Quick Profits with RFM Analysis
by Arthur Middleton Hughes

 

It often comes as a shock to people new to direct marketing that the response rates are so low. Successful, profitable promotions often result from sales to 2% or less of the mailed universe. Database marketers, today however, are finding that they can greatly increase these response rates in marketing to their existing customers by use of Recency, Frequency, Monetary (RFM) analysis. The results are nothing short of amazing. Let me give you one example.

An educational products company in the South had a two million name customer database, built up from sales over a five year period. Every spring they mailed their entire list with an attractive video offer which regularly got a response rate of about 1.3%. It did not produce much profit, but moved a lot of product. Last year, one of their marketing officers went to a seminar where he learned about RFM. On his return he directed his programmers to code the customer database for RFM, creating 125 RFM "cells". He did a promotion to a representative test sample of 30,000 which produced a net loss. From that test, however, he learned the response rates of each of the 125 "cells". For his rollout, he mailed only 554,000 of the two million who were in the 34 cells that did better than break even on the test. The result: a response rate of 2.76% and a net profit of $307,000.

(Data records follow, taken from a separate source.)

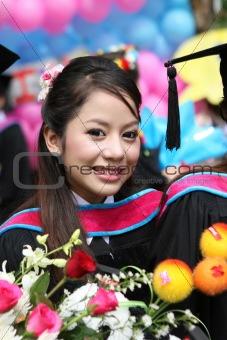 Beautiful Asian university graduate.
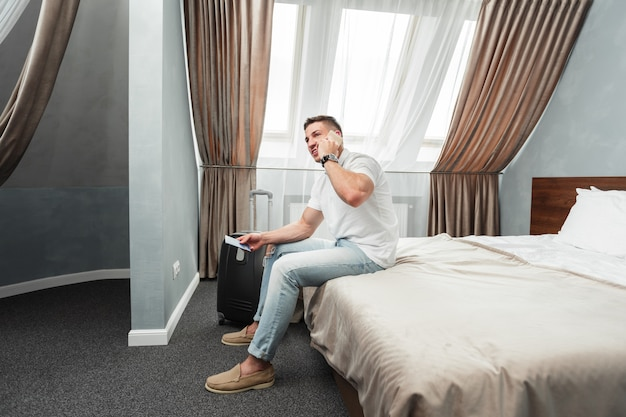 Man using smartphone in hotel room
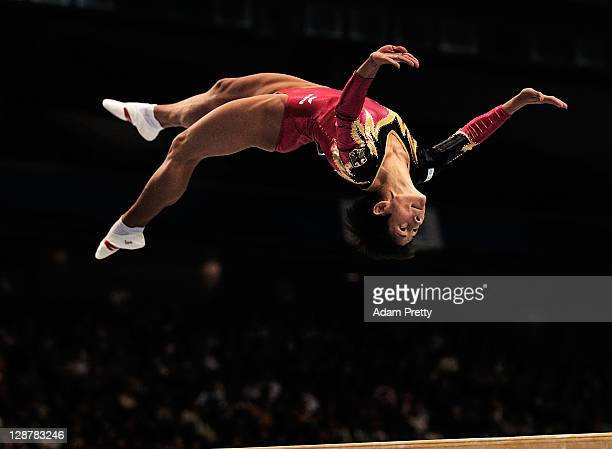 Oksana Chusovitina of Germany competes on the Beam aparatus in the Women's qualification during day two of the Artistic Gymnastics World...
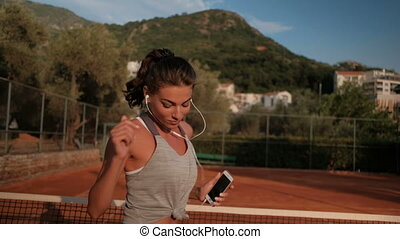 Professional sportswoman jumping on tennis court listening...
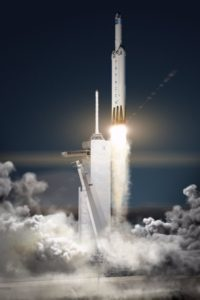 Grafika prezentująca startującą rakietę Falcon Heavy / Credits - SpaceX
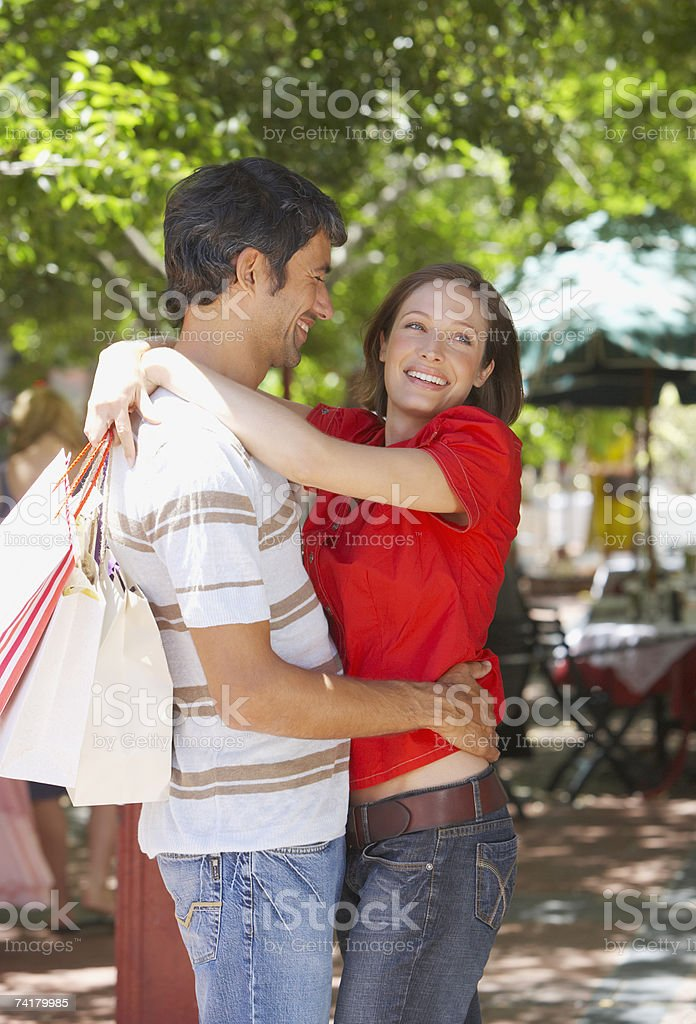 Woman with shopping bags embracing man stock photo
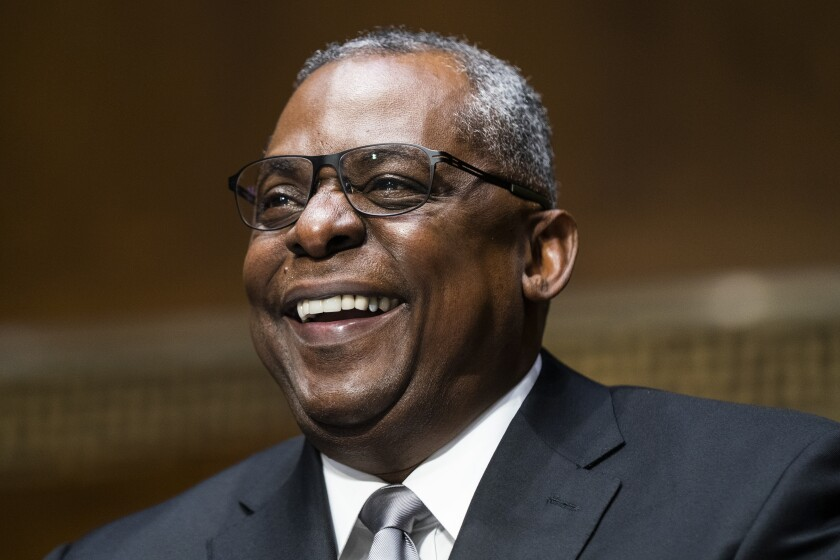 Lloyd J. Austin III smiles during his confirmation hearing before the Senate Armed Services Committee on Tuesday.
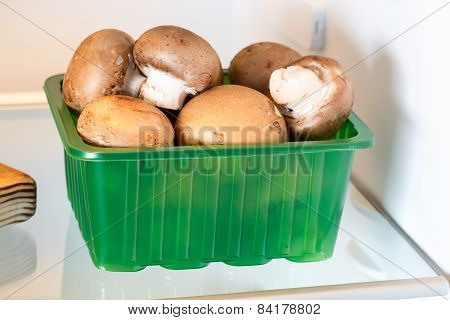 Mushrooms In The Fridge With The Door Open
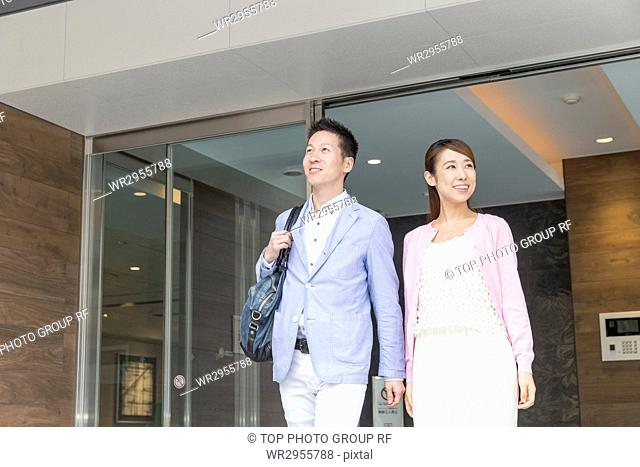 Couple Walking out Automatic Door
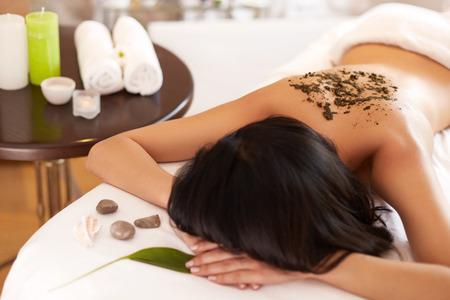 salon and spa: Spa Woman. Brunette Getting a Marine Algae Wrap Treatment in Spa Salon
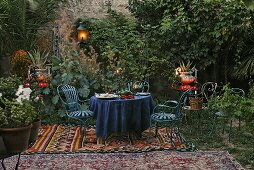 Romantic picnic -- blue patio furniture on a oriental rug with lanterns and tea lights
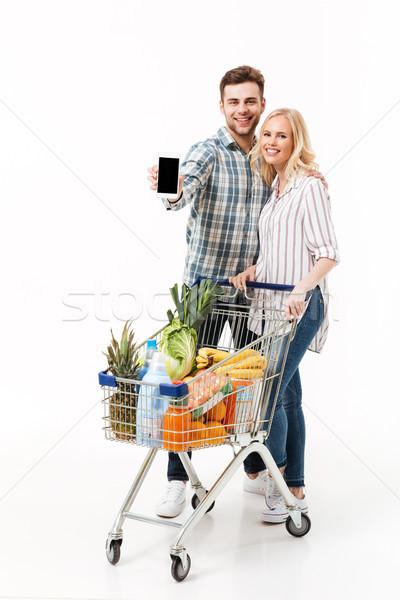 Teljes alakos portré pár mutat képernyő mobiltelefon Stock fotó © deandrobot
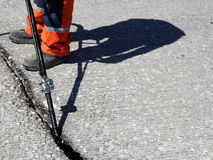 Sealing joint. Crack in asphalt or concrete surface Stock Image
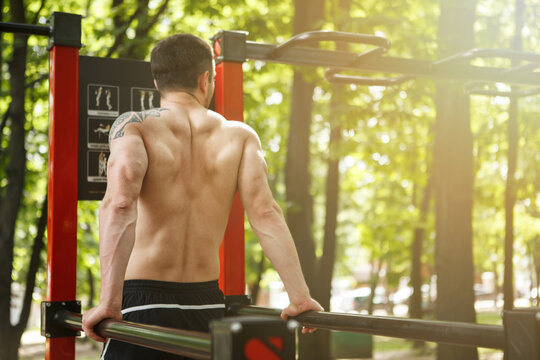 Unrecognizable sportsman working out on calisthenics equipment in the forest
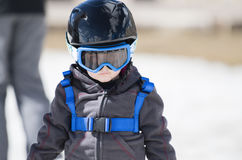Toddler Boy Ready to Ski with all Safety Gear. Helmet & Harness. stock photos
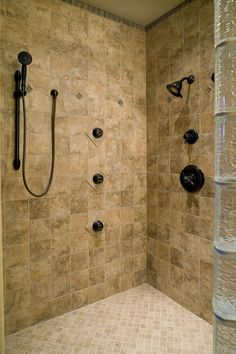 You couldn't ask for more shower outlets than this remodeled beauty. They could go without the glass block entry. #showerpanels #glassblocks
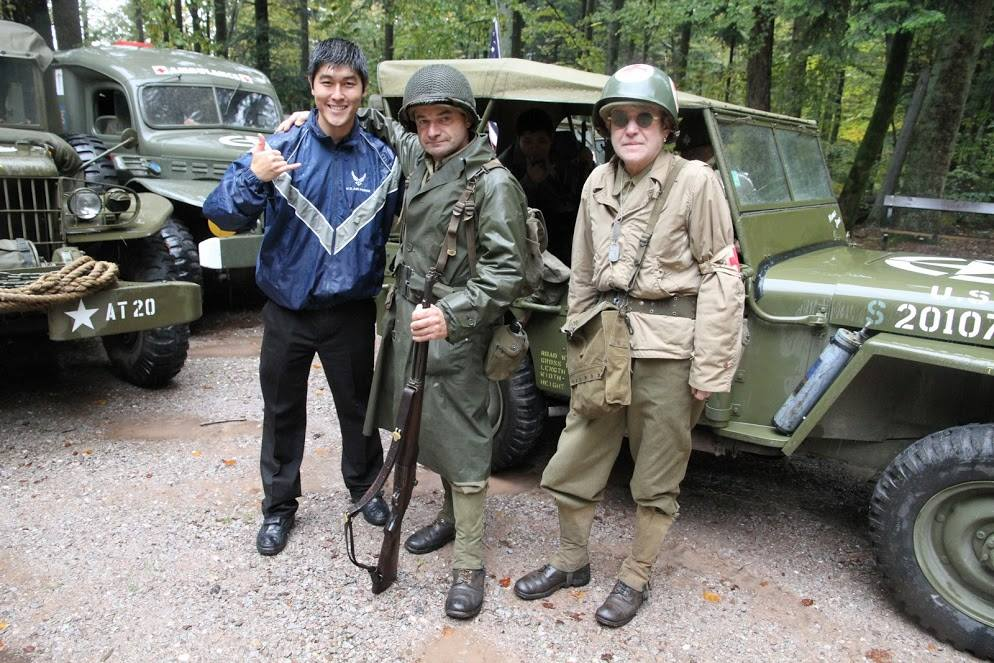 Evan Matsuyama in the field with two men in period military uniforms, jeeps in background. One man holds rifle.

His experience is not unique. All across America, database marketers are waking up to the gold mine in their customer databases that can be opened up using RFM. In this article, we will explain the principles behind RFM, and detail some of the research that is currently being conducted in this field.

How RFM Works

RFM has been used in direct marketing – particularly by non-profits – for more than thirty years. It is based on both appropriate reasoning and empirical evidence of customer behavior. People who have bought from you recently are much more likely to respond to a new offer than someone who had made a purchase in the distant past. This can easily be illustrated by anyone with a customer database that includes purchase history. The database has to keep one piece of information in every customer record: the most recent discretionary purchase date. The database is sorted by that date, and the top 20% (in terms of recency) is given a code of "5". The next 20% in terms of recent purchases is coded as "4", etc. Everyone in the database now is either a 5, 4, 3, 2, or 1 in terms of recency. If you now make a test promotion to a representative sample, you will get a response that looks like this:

This graph, like the others in this article, is taken from actual results obtained on mailings done in 1995. It shows that the response rate from the top quintile (20% group) was 3.49%, while the next quintile responded at a rate of 1.29%. This clear trend of response rates by RFM quintile is almost universal across all products and services, all industries and all types of customers. It is one of the few "constants" in the marketing world. Someone who has just purchased insurance from you is much more likely to buy another policy than someone whose last insurance purchase was many months or years in the past.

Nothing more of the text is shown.